Your instructions: The line containing "common name: hartebeest" marks the end: restate word for word every line from the first line of the entries below through that one.

··· Supplied entries

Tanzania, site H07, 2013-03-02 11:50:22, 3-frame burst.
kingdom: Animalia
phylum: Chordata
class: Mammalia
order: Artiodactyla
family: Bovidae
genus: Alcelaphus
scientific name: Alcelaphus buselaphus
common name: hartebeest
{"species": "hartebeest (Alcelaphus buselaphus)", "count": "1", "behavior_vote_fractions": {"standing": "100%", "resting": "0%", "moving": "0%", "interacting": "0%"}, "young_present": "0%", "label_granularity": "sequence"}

······

Result below:
Tanzania, site H07, 2013-03-02 11:50:22, 3-frame burst.
kingdom: Animalia
phylum: Chordata
class: Mammalia
order: Artiodactyla
family: Bovidae
genus: Alcelaphus
scientific name: Alcelaphus buselaphus
common name: hartebeest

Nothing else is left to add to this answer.